__Given exercise__:
In the Spark project chapter below, list every configuration property set with a `.config` call, with the value assigned to each.

1. End-To-End Local Spark Project
The earlier chapters introduce Spark one topic at a time. This chapter puts several pieces together in one small workflow. We will create local raw data, read it with schemas, clean it with DataFrames, query it with SQL, write a curated Parquet dataset, and train a tiny machine learning pipeline.
The project is intentionally small enough to run on a laptop. The structure is the important part: raw data in, typed DataFrames, reusable features, durable output, and a model built from the curated table.
[1]:
from pathlib import Path
import csv
import json
import shutil
from pyspark.sql import SparkSession, functions as F
from pyspark.sql.types import (
StructType,
StructField,
IntegerType,
StringType,
DoubleType,
)
DATA_DIR = Path.cwd()
OUTPUT_DIR = DATA_DIR / "_spark_output" / "end-to-end-project"
RAW_DIR = OUTPUT_DIR / "raw"
CURATED_DIR = OUTPUT_DIR / "curated" / "customer_features"
if OUTPUT_DIR.exists():
shutil.rmtree(OUTPUT_DIR)
RAW_DIR.mkdir(parents=True, exist_ok=True)
spark = (
SparkSession.builder
.master("local[*]")
.appName("spark-intro-end-to-end-project")
.config("spark.driver.host", "127.0.0.1")
.config("spark.driver.bindAddress", "127.0.0.1")
.config("spark.sql.shuffle.partitions", "4")
.config("spark.default.parallelism", "4")
.config("spark.sql.adaptive.enabled", "false")
.config("spark.ui.showConsoleProgress", "false")
.getOrCreate()
)
sc = spark.sparkContext
sc.setLogLevel("ERROR")
print("Spark version:", spark.version)

__Stored rows__:
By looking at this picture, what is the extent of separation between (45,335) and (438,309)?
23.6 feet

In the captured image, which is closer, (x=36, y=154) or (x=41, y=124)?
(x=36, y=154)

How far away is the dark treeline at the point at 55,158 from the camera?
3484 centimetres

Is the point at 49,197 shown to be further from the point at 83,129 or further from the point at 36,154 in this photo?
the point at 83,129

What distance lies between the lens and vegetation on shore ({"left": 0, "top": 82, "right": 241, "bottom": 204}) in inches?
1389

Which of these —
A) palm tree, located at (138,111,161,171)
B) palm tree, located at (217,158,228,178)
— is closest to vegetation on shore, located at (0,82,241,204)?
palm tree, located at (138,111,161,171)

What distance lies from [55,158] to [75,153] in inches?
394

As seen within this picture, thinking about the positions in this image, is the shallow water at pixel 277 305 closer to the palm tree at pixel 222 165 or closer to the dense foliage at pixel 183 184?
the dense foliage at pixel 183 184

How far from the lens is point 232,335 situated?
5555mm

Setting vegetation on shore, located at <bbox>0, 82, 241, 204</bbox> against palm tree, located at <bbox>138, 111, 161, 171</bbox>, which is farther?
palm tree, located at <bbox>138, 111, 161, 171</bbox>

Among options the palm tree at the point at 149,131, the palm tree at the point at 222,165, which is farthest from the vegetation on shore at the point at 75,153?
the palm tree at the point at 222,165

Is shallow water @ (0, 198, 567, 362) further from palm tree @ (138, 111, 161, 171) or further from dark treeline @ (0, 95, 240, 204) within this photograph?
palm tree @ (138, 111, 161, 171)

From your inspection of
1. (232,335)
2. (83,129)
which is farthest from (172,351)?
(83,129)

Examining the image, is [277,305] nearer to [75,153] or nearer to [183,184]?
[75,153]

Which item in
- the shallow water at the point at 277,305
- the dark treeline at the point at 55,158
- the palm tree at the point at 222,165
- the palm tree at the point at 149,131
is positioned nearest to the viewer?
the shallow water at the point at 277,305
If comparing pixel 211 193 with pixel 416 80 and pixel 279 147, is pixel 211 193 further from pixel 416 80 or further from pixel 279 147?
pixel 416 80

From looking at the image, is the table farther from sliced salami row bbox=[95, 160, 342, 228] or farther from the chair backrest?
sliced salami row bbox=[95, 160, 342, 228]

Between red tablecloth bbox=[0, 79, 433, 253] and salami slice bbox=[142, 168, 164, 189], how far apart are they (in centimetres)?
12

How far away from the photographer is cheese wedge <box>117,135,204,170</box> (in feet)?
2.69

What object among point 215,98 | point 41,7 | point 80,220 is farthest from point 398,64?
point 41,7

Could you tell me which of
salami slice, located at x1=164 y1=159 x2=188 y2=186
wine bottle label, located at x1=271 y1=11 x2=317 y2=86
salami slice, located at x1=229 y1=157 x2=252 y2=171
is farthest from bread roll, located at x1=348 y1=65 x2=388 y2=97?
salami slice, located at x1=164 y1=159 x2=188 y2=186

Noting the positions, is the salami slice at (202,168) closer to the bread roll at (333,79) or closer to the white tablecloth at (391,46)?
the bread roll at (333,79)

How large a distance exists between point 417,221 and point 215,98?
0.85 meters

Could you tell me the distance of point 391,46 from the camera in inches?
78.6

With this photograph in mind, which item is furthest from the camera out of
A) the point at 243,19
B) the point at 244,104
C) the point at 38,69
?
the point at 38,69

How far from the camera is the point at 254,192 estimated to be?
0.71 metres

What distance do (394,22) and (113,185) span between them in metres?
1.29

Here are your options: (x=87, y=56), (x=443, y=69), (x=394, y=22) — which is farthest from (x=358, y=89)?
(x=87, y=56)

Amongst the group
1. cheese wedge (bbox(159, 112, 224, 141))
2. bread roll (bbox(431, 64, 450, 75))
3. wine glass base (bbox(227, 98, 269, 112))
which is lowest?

__Task answer__:
- spark.driver.host: "127.0.0.1"
- spark.driver.bindAddress: "127.0.0.1"
- spark.sql.shuffle.partitions: "4"
- spark.default.parallelism: "4"
- spark.sql.adaptive.enabled: "false"
- spark.ui.showConsoleProgress: "false"